As stated by the National Federation of the Blind Fact Sheet, over 5.5 million elderly people are blind or visually disadvantaged in the U.S. With the large group of aging baby boomers, the amount of blind or visually impaired seniors will likely multiply. Nearly 99% of individuals who are blind have forfeited their vision because of glaucoma, macular degeneration, or diabetes. Low vision and blindness are substantial, expanding sections of the aging populace.

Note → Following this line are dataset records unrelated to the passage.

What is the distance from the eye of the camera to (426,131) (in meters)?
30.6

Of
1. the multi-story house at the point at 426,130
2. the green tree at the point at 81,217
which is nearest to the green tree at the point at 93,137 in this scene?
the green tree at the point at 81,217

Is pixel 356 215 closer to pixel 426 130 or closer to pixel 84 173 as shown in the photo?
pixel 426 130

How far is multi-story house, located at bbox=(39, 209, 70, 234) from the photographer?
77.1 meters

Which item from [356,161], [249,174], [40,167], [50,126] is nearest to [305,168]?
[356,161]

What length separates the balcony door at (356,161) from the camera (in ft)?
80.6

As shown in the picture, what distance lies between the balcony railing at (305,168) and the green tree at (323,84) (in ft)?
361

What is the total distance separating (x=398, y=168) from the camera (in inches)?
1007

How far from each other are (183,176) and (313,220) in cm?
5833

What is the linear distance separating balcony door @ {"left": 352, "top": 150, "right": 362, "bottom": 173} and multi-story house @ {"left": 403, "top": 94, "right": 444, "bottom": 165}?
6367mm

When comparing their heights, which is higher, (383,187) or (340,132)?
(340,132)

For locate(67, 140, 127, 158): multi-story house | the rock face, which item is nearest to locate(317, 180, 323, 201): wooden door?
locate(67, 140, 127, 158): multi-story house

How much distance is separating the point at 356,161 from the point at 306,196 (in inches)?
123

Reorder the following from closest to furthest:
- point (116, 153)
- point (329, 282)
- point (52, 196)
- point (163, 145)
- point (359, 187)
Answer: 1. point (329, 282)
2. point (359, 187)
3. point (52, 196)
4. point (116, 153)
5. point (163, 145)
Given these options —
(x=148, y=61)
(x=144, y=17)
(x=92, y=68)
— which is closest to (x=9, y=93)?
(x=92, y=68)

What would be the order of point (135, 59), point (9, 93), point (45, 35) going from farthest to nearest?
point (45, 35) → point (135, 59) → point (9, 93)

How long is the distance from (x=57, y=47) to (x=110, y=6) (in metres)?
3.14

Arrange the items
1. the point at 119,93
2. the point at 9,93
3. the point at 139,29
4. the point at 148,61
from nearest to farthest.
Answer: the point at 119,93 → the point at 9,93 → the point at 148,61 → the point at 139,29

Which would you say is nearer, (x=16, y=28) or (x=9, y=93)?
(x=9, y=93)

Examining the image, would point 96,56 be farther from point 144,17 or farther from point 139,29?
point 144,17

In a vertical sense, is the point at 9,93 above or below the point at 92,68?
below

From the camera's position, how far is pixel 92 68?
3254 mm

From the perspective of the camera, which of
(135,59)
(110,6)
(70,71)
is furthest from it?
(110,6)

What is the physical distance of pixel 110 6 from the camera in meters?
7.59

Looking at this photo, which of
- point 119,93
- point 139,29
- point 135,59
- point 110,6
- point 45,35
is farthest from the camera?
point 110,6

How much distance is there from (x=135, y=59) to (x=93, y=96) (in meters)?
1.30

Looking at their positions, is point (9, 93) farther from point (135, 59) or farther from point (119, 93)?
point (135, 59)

Taking care of an aging senior with vision disability requires good sense, forethought, and patience. The subsequent recommendations will help caregivers know what to concentrate on when it comes to taking care of seniors with little or no vision.
- Choose a suggested ophthalmologist who focuses on vision impairment/ low vision. Make routine visits for a dilated medical eye exam so they can appropriately diagnose and deal with eye conditions or diseases. Keep the ophthalmologist notified of any vision or eye changes.
- Develop a healthy lifestyle that consists of adequate sleep, exercise, and a healthy diet with plenty of fresh veggies and fruits and very little sweets and alcohol. Dark, leafy greens and healthy fats have nutrients that nurture the body and eyes.
- Identify what home customizations will be most useful and make them a priority. Eliminating worn or wrinkled carpet to avoid tripping is an essential primary step. When possible, replace with no-skid flooring. Keep furnishings out of pathways and keep chairs pushed in under the table. Set up grab bars in bathrooms, hallways, and for stairs. Additionally, check recommendations at the American Foundation for the Blind here.
- Eliminate any possible hazards and remove clutter. Small rugs and cords could be tripping hazards. Use baskets or bins to hold items that may be challenging to find if lost, such as keys and remote controls.
- Spaces with mismatching colors and good lighting are extremely important for people with low vision. Color contrasts between walls and furniture, and between walls and stairs can aid low vision seniors to determine the distinction. Using distinct colors in the bathroom also makes it easier to differentiate towels and bath mats.
- Ensure that your loved one can conveniently recognize various medications.
Choose at least one or more of these ideas to incorporate:
- Extra-large print tags
- Storage with tactile tags or stickers
- Unique medication dispensers provided at drug stores
- Prescription containers with recorded information labels
Ultimately, benefit from state and private rehabilitation solutions for the blind and visually impaired. These programs provide training on methods to manage independent lifestyles. The American Foundation for the Blind can really help you discover local solutions here.